The day after Christmas, Sally Collins took out an order of protection against her husband, and moved with her daughter out of the house. Rodrick Collins soon was arrested, and later pleaded guilty to felony assault.
Last April, Sally Collins filed a civil lawsuit against McLaughlin Martin and Associates for consumer fraud and other counts. Rodrick Collins is also listed as a defendant.
Collins' attorney, Lisa Counters, alleged in the suit, "Any knowledgeable or experienced divorce mediator would know that mediation is not needed or even possible before the petition is served, and that some petitions are filed, but never served."
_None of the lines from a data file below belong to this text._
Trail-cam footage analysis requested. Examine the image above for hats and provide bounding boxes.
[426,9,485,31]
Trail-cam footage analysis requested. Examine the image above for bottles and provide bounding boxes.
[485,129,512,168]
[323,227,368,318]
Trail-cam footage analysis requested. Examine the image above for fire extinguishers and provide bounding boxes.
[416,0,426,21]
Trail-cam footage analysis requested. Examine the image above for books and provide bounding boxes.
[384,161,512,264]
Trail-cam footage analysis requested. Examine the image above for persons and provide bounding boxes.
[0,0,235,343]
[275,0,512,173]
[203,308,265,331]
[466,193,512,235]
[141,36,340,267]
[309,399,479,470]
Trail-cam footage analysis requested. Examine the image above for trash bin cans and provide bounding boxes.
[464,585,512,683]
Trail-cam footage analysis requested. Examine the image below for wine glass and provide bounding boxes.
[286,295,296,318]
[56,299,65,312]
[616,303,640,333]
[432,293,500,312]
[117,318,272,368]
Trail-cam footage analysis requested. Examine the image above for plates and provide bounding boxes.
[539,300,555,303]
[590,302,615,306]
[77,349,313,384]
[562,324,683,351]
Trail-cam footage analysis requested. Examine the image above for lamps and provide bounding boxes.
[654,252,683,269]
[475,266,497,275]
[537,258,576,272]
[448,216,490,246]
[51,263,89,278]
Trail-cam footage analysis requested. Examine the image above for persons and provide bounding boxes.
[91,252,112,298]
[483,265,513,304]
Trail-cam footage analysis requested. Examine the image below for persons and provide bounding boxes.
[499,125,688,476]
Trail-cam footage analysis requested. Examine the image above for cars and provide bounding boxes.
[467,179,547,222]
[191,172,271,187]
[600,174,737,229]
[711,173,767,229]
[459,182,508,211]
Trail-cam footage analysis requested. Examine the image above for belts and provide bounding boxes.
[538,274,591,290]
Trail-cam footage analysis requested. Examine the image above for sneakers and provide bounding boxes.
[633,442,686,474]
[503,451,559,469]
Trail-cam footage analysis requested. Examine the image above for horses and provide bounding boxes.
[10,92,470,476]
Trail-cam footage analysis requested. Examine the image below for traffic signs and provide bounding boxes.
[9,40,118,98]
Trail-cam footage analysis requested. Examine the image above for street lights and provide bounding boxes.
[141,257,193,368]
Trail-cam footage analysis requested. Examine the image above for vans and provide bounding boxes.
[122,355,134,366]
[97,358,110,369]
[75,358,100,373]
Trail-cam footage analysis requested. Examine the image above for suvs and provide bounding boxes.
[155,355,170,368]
Says Sally Collins, "I want to get the law changed. You shouldn't be allowed to send these unsolicited letters to people, especially when it lists domestic violence in the divorce. You're completely unprotected. None of this would have happened if he hadn't gotten that letter."
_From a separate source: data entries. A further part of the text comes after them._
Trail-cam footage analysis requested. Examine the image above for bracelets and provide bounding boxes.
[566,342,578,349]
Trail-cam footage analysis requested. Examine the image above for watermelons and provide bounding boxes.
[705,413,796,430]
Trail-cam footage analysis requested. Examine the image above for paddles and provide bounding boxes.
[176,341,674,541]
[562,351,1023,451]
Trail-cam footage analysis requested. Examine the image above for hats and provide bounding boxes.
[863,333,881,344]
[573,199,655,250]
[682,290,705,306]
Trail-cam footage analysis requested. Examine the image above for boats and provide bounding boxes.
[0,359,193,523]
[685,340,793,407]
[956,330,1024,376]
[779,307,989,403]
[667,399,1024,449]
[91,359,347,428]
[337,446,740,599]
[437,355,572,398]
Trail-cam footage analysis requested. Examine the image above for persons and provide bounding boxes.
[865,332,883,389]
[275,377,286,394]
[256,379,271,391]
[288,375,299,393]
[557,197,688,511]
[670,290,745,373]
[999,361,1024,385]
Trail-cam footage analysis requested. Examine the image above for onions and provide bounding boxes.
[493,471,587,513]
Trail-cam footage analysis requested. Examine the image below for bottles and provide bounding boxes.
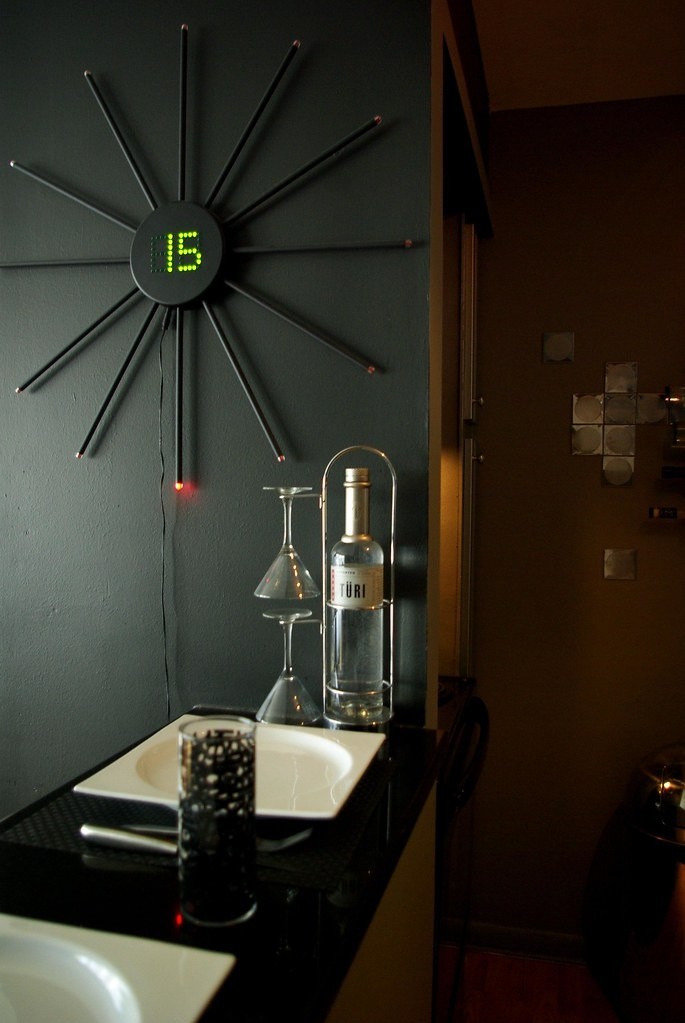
[331,469,384,720]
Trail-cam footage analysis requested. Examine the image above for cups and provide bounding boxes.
[179,715,255,927]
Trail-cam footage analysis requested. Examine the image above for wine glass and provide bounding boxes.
[253,486,320,600]
[256,608,321,726]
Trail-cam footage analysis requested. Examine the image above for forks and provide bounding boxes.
[119,822,313,851]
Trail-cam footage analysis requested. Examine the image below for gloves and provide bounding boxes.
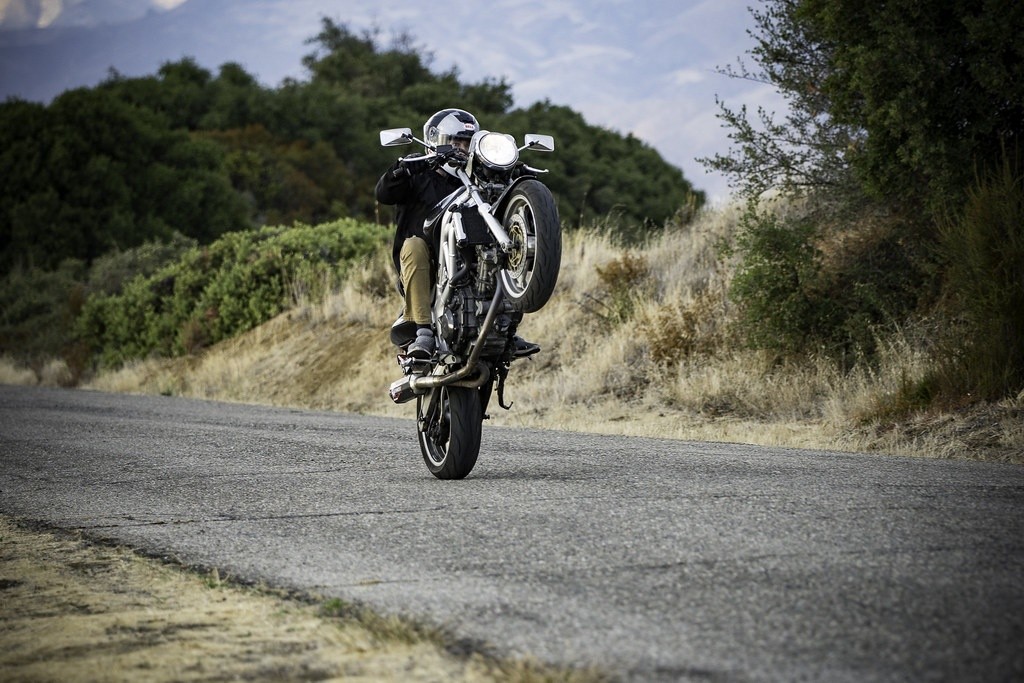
[515,162,539,177]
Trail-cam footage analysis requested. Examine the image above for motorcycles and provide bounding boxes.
[377,122,564,483]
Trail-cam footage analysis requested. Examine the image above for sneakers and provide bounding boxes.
[511,336,541,357]
[407,328,434,358]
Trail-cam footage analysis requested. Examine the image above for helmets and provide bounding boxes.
[422,108,479,179]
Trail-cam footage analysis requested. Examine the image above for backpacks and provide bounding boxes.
[399,154,427,176]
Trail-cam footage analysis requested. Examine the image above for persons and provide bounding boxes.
[373,107,539,372]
But Darrel Martin Montero, who says he is a consultant to McLaughlin Martin and Associates (his son, David, is the "McLaughlin" in the firm), disagrees with Collins.
"We get 10 thank-yous for every complaint for alerting someone to the fact that they've been sued for divorce," says Montero, an associate professor in the School of Social Work at Arizona State University. "If the Superior Court thinks this was such a dangerous thing to do, wouldn't they block public-records access to the names and addresses for a few months? I think the questions on this ought to go to the court, not to us."